Ronald Sandlin, 34, an entrepreneur from Memphis, Tennessee, has agreed to plead guilty to unspecified counts of an indictment resulting from violent behavior by followers of former President Donald Trump during a siege of the Capitol that resulted in the death of five people.
A status hearing Thursday was moved to Aug. 15 by U.S. District Judge Dabney Friedrich on a motion filed by Assistant U.S. Attorney Jessica Arco. The prosecutor is seeking more time “to finalize the plea agreement,” according to a motion she filed.
Sandlin’s attorney, Jerry Smith, informed the court this year that plea negotiations were ongoing.
Sandlin was one of several defendants who legally challenged a felony count of obstruction of a proceeding, which carries a possible 20-year sentence. Friedrich was among several judges who rejected motions to dismiss the charge.
In addition to the felony count of obstructing the electoral vote proceeding, Sandlin also faces felony charges of assault on officers, resisting, witness tampering and other lesser charges.
Sandlin drove to Washington with Las Vegas businessman Nathaniel DeGrave, 32, and Josiah Colt, 35 of Idaho, to participate in the Jan. 6, 2021, siege of the Capitol that they called the “boogaloo,” extremist slang for a second civil war, according to court records.
DeGrave pleaded guilty last month to charges of conspiracy to obstruct an official proceeding and assaulting, resisting or impeding officers.
As part of the plea, he agreed to cooperate with the Justice Department investigation into the Capitol breach, according to the U.S. attorney for the District of Columbia.
DeGrave faces a statutory 20-year sentence on the conspiracy to obstruct an official proceeding charge and eight years for assault. He is awaiting sentencing.
Colt also pleaded guilty this year to charges and agreed to cooperate in the Justice Department investigation. He also awaits sentencing.
Surveillance camera footage and videos posted on social media accounts showed the men inside the Capitol, with Sandlin and DeGrave assaulting police outside the Senate Gallery.
Colt was captured in photos inside the Senate rappelling from the upper gallery after lawmakers were evacuated.
DeGrave shouted to rioters on the Senate floor to “take laptops … take everything.” Sandlin, meanwhile, shot video of himself smoking a marijuana “joint” inside the Capitol amid the chaos. He later posted the video on social media, according to court records.
Sandlin, wearing a blaze orange jacket, was easily identifiable on surveillance camera footage of the riotous crowds inside the Capitol and outside the Senate Gallery on the third floor.
The men stayed in a Maryland hotel where they contemplated whether they should bring weapons to the Capitol. And an undated photo posted to social media by Sandlin showed him brandishing a semi-automatic rifle. None were charged with weapons violations.
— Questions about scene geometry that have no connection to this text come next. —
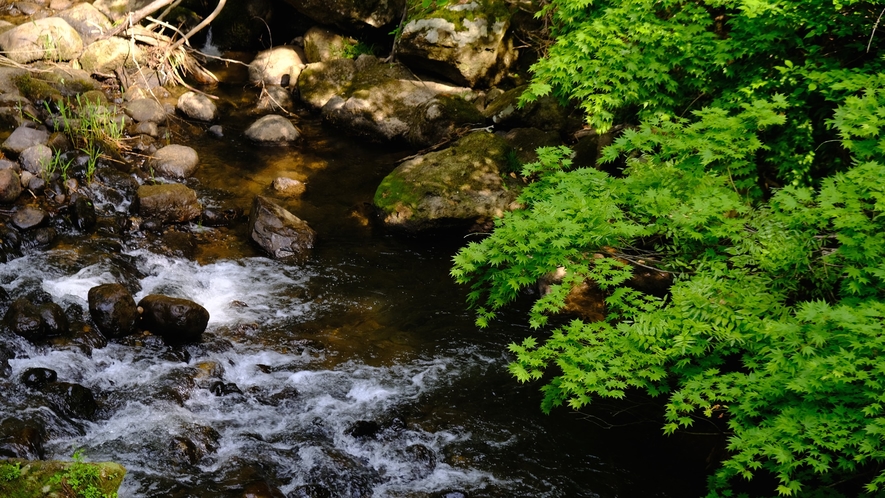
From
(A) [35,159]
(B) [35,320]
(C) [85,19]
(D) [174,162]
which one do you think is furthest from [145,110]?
(B) [35,320]

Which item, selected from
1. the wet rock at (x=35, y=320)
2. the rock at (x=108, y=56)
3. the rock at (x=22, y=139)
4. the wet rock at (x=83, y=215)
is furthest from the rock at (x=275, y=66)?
the wet rock at (x=35, y=320)

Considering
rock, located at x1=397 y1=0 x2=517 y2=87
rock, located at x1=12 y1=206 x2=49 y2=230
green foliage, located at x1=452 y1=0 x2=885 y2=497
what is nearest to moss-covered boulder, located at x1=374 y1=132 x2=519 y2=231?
green foliage, located at x1=452 y1=0 x2=885 y2=497

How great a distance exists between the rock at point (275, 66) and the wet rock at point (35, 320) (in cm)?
987

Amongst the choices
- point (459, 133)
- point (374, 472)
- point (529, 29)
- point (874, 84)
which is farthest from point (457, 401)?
point (529, 29)

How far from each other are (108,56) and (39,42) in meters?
1.42

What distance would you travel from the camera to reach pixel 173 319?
8.12 metres

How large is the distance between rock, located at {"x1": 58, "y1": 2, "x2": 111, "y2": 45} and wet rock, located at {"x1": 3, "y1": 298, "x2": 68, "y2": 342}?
1063 centimetres

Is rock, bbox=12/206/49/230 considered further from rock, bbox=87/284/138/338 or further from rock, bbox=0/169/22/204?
rock, bbox=87/284/138/338

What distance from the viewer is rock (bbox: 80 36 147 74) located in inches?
597

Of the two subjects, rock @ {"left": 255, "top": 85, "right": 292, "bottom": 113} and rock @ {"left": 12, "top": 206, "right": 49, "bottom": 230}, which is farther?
rock @ {"left": 255, "top": 85, "right": 292, "bottom": 113}

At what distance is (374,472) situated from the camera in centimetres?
670

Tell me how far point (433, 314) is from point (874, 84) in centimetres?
582

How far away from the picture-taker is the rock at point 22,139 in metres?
11.0

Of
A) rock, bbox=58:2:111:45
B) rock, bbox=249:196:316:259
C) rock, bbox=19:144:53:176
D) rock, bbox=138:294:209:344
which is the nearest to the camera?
rock, bbox=138:294:209:344
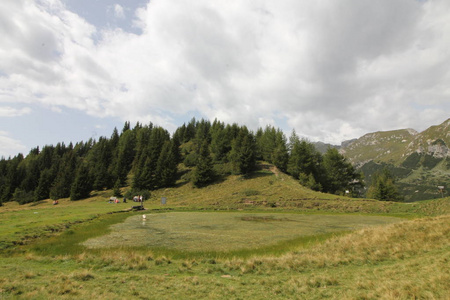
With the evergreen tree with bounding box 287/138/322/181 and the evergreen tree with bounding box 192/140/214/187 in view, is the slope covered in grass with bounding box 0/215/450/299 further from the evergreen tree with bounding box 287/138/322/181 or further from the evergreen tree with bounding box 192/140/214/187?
the evergreen tree with bounding box 287/138/322/181

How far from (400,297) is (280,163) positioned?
85.6 meters

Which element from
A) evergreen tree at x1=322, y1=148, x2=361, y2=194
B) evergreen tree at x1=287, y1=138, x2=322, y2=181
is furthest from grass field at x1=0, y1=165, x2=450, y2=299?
evergreen tree at x1=322, y1=148, x2=361, y2=194

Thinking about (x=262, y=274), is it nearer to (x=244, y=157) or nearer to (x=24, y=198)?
(x=244, y=157)

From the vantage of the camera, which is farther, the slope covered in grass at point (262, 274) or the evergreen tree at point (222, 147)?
the evergreen tree at point (222, 147)

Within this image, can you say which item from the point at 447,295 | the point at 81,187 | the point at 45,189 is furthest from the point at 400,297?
the point at 45,189

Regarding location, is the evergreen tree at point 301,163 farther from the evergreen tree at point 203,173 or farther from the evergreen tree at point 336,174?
the evergreen tree at point 203,173

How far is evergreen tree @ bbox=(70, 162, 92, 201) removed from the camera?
89062mm

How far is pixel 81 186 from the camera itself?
9100 cm

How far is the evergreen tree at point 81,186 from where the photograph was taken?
292 ft

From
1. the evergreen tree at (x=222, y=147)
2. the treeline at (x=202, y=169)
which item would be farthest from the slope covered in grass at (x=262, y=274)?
the evergreen tree at (x=222, y=147)

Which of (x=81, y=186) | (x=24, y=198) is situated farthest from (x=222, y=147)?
(x=24, y=198)

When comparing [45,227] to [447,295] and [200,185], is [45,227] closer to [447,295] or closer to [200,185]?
[447,295]

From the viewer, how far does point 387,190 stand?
83.4m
DeGrave, Sandlin and Colt wore tactical gear and carried bear spray on the day of the assault, according to the U.S. attorney for the District of Columbia. The men pushed through barricades and entered the Capitol from the West Terrace.
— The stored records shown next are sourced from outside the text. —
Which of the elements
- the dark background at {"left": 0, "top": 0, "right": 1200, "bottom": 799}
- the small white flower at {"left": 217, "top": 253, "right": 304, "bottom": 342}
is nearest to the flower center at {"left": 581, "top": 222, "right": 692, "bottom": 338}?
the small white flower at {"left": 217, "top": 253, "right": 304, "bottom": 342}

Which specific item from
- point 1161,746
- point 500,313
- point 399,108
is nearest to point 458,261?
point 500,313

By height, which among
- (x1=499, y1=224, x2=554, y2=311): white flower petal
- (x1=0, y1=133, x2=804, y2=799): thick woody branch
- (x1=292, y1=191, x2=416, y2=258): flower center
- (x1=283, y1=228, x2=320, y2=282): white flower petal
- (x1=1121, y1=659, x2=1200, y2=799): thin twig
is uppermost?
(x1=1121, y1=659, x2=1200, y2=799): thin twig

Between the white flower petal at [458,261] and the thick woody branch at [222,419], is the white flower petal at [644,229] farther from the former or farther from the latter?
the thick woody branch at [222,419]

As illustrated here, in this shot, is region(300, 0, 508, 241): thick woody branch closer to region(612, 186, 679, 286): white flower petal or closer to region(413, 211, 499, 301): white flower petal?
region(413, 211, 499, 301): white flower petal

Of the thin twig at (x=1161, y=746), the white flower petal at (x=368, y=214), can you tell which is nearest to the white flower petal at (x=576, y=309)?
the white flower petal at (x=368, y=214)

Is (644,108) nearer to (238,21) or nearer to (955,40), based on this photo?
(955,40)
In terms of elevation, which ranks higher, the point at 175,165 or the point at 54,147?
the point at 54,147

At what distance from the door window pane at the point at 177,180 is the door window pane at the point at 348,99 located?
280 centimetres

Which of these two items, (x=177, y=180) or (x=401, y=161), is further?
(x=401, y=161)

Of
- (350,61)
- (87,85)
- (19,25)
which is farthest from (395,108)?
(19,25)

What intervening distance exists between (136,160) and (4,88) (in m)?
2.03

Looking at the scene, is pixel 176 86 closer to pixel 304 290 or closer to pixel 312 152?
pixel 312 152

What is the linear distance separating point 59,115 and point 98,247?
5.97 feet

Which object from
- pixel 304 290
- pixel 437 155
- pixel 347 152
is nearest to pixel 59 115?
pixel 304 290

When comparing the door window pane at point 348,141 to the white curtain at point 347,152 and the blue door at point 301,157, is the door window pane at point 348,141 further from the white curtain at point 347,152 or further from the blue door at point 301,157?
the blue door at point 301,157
Following the siege, DeGrave and Sandlin posted pictures of Jan. 6 events on Facebook. They then deleted images when the investigation began.
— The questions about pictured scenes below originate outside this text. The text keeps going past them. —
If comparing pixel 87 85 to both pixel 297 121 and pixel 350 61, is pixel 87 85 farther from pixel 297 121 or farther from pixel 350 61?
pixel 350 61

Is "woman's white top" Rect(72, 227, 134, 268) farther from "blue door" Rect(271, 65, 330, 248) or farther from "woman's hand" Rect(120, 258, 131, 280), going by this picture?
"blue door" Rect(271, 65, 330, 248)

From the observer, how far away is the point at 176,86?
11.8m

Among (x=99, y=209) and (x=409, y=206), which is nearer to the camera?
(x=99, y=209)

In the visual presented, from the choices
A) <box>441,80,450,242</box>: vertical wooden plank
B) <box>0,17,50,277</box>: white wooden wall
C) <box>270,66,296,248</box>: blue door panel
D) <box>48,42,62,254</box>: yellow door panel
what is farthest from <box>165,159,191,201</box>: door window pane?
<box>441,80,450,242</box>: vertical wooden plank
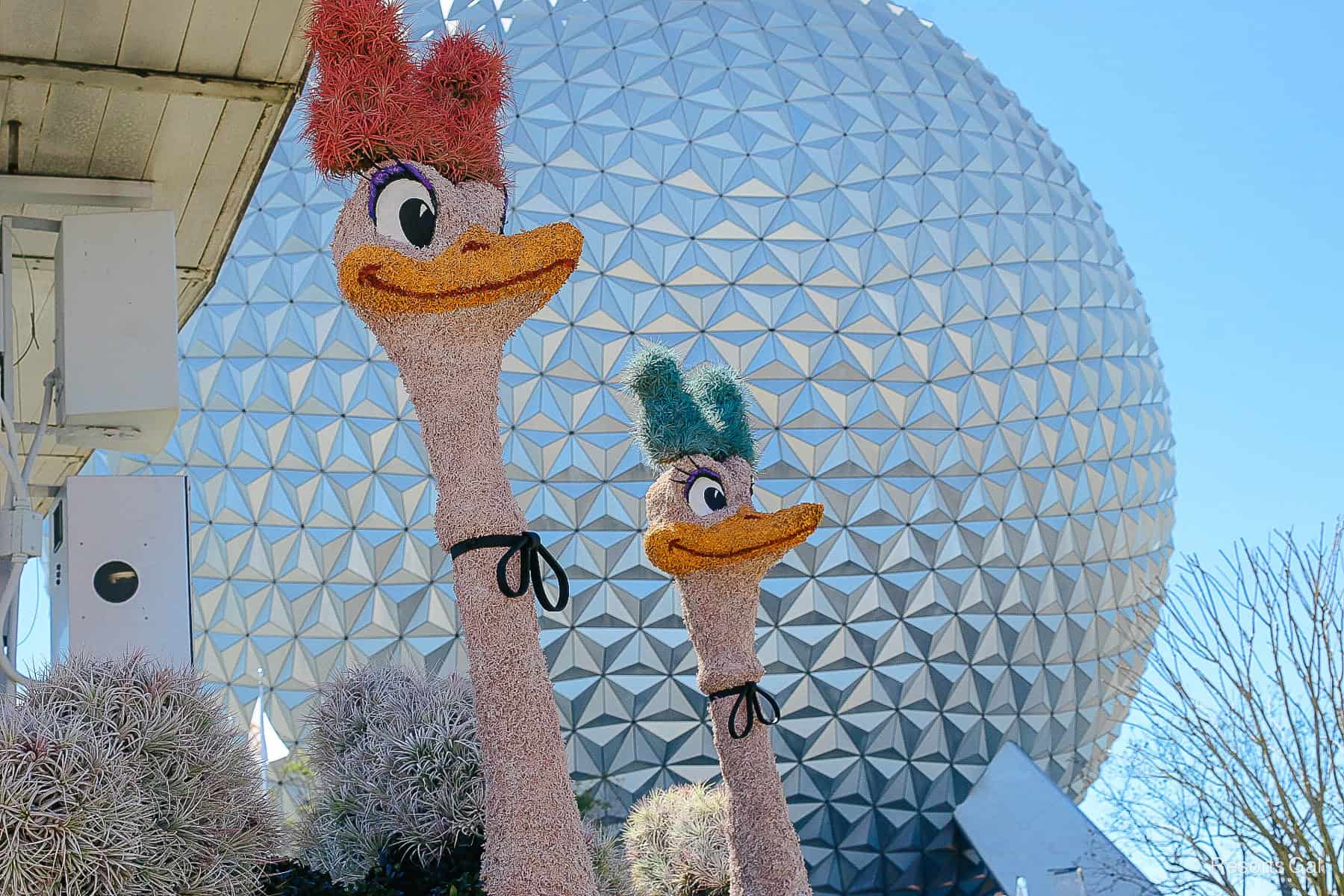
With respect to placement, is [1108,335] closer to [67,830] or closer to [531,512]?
[531,512]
The two men were arrested Jan. 28, 2021, near DeGrave’s apartment in Las Vegas.
The riots left five dead and many injured when mobs overran police barricades and broke through windows to enter the Capitol and hunt down lawmakers who were certifying election results from the states.
Capitol Police Officer Brian Sicknick was sprayed with a chemical irritant and collapsed during his battle to keep the rioters out. He died the next day.
The D.C. medical examiner’s office confirmed four other deaths as a result of the Capitol siege, including Ashli Babbitt, an Air Force veteran who stormed the Capitol with rioters and was shot by police outside the House chamber. Two other people died of natural causes and one from accidental amphetamine intoxication.
More than 840 individuals have been arrested in nearly all 50 states for crimes related to the breach of the Capitol, including more than 250 individuals charged with assaulting or impeding law enforcement.